Para melhorar a produção foi convocado o produtor gaúcho Iuri Freiberger. Um time de figurinhas carimbadas também marcou presença nas gravações. Wander Wildner engorda os vocais bêbados de Bob Paraguaçu, uma linda canção que conta a história do cãozinho pincher Bob, que costuma andar nu pelas ruas de Goiânia. A ex-tecladista do Bidê ou Balde, Kátia Aguiar, canta em União Soviética e toca teclados na plácida O Hino da Nossa Geração, que proclama "Nunca vi disco voador / Nunca vou ser filho de médico / Acredito muito no amor / E em colchão ortopédico / E por isso tenho uma excelente postura lombar". O MQN Fabrício Nobre marca presença em Bob Paraguaçú e na irresistível Eu Sou Tão Mal, a mais chicletes das canções chicletes do ano: "Eu sou tão mal / Que eu teria dois carros num país comunista / Eu sou tão mal / Que o meu hobbie em casa é brincar de legista / e você ainda quer ser o meu amor". Na revista Outracoisa, o texto que abre a reportagem é escrito por Frank Jorge, com muitos elogios.

Há razão: Um Compêndio Lírico de Dor e Escárnio é daqueles discos que até da raiva gostar tanto. A imbecilidade beira o genial na cruelíssima Não Consigo Conter Tanta Alegria em Meu Coração, que ensina como sumir com um corpo após um assassinato: "Primeiro arranque os dentes / Com uma marreta / Serre as mãos e os pés / E então enterre sem fazer careta". O refrão é impagável: "Morreu, morreu, vou ter que te enterrar / Morreu, morreu, os vermes vão gostar". Na seqüência, Rio de Lágrimas relembra uma famosa propaganda de refrigerante: "Você não pode me tratar como um marginal / Só porque nasci sem hélices para voar / Então você não pode me tratar como um animal / Adoro pizza com soda caustica".

O primeiro CDR da dupla foi gravado em quatro horas. Um Compêndio Lírico de Dor e Escárnio precisou de seis meses para ver a luz do laser. E o disco surge com um apanhado de hits em potencial, como Funcionário do Mês (uma ode aos patrões), Lua de Minérios (que filosofa sobre a lua e o queijo em frases como "eu não entendo a obsessão da humanidade por lactose / nem dos morcegos por Ozzy"), Internação Hospitalar (com um coro impostor de internos), Jardineiro Carlos (muito cuidado com as chamadas a cobrar), a ininteligível Encontro de Família e a inspirada Vida Severina.

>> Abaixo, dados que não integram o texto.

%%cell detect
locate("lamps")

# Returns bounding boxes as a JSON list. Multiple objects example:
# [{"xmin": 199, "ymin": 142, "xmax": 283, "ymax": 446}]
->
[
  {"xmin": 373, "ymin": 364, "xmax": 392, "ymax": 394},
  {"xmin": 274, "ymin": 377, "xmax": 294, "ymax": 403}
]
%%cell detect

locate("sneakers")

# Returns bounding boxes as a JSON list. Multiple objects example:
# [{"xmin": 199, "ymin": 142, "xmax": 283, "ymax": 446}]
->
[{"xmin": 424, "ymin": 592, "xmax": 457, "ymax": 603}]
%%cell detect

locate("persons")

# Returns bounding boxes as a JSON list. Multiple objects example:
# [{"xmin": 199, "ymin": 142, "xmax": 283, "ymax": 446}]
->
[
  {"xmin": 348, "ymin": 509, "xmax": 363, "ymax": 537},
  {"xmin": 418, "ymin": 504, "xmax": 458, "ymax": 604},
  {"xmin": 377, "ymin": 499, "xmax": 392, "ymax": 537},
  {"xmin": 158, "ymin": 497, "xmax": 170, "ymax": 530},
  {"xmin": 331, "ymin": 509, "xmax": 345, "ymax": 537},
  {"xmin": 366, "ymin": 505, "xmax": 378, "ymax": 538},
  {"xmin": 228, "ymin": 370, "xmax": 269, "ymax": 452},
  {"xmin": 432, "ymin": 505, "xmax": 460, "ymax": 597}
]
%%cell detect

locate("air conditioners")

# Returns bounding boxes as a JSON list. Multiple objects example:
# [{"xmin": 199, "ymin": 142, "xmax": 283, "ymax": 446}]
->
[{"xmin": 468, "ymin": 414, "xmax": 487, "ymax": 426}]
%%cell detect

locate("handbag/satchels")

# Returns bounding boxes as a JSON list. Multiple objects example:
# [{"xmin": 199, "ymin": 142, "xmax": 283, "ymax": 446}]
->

Algumas publicações estão, exageradamente, comparando os garotos (nem tão garotos assim, já que um tem 24 e outro 26 anos) aos Mutantes. A dupla, no entanto, está mais para uma versão atualizada dos Mamonas Assassinas (que era, sim, muito legal, mas foi mais uma vitima da superexposição), ou, então, uma versão centroestesulista dos paulistanos Premeditando o Breque e do Língua de Trapo. Ou, ainda, um passo a frente do duo gaúcho Tangos e Tragédias, como aponta o tango Faixa Secreta, auto-explicativa.

Brincando de fazer música, o Réu e Condenado injeta humor no combalido cenário nacional, divertindo com clichês musicais que já estavam ficando esquecidos. É importante que se diga que o duo não está fazendo nada de revolucionário, grandioso ou especial. Um Compêndio Lírico de Dor e Escárnio é um divertido disco com um repertório de boas canções que unem um grande número de piadas infantis com melodias pegajosas que grudam na memória como chiclete em cabelo de metaleiro, na melhor tradição da música pop. Vale o investimento e as risadas.